Les psychopraticiens peuvent se former à différentes approches : – thérapies cognitives et comportementales – thérapies émotionnelles – hypnose – approches corporelles

Pour qui ?

– anxiété – stress chronique – troubles émotionnels – difficultés relationnelles – accompagnement de vie

Les approches thérapeutiques

Au-delà du titre, il existe différentes approches, qui peuvent être utilisées par plusieurs professionnels.

Thérapies cognitives et comportementales (TCC)

– travail sur les pensées – modification des comportements – outils concrets

Thérapies émotionnelles et relationnelles

– régulation émotionnelle – compréhension des schémas relationnels

Hypnose thérapeutique

– travail sur les automatismes – accès aux ressources inconscientes

Approches corporelles

– lien corps–esprit – régulation du système nerveux

Le facteur le plus important : la relation

Quelle que soit la méthode, le lien thérapeutique est central.
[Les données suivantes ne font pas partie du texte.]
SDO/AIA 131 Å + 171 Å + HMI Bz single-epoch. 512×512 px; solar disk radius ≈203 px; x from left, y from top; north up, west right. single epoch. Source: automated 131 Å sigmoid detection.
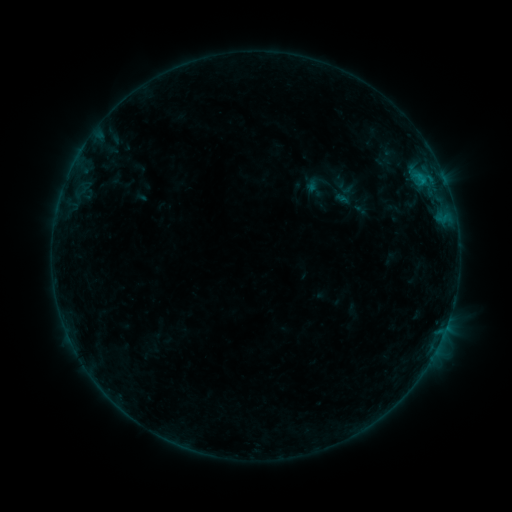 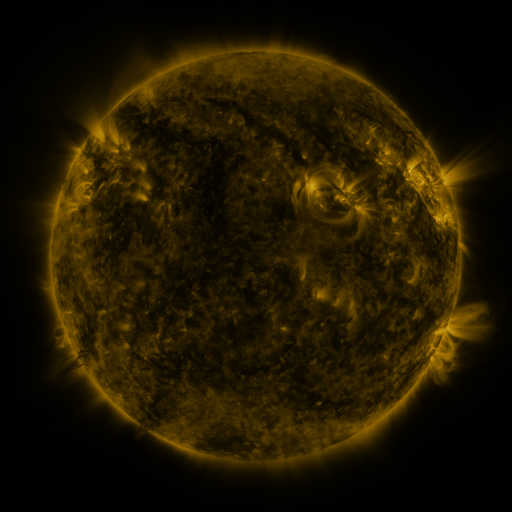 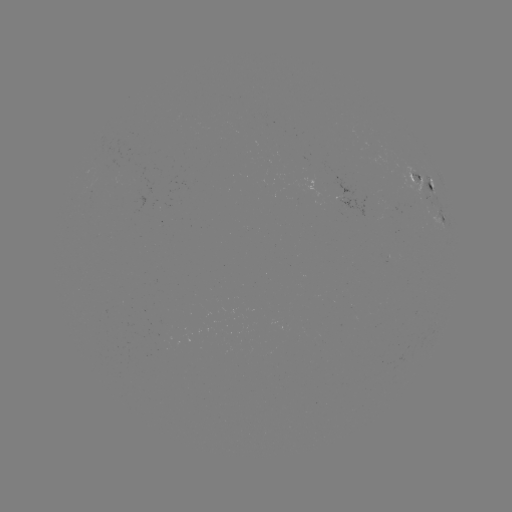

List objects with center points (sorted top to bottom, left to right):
sigmoid: [308, 165, 360, 213]
sigmoid: [331, 183, 358, 208]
Vous devez pouvoir : – vous sentir en sécurité – vous sentir écouté·e – comprendre le cadre proposé – poser des questions

Un bon thérapeute ne promet pas de solution miracle, respecte votre rythme et sait reconnaître ses limites.

Comment savoir si c’est la bonne personne ?

Quelques indicateurs :

– vous vous sentez respecté·e – le cadre est clair – les objectifs sont discutés – le discours est cohérent – vous n’êtes ni infantilisé·e, ni forcé·e

Si ce n’est pas le cas, il est légitime de chercher ailleurs.

En résumé

Il n’existe pas un bon thérapeute universel.

Il existe le professionnel adapté à votre besoin, à votre moment de vie et à votre fonctionnement.

Choisir son thérapeute, c’est déjà un premier acte de soin.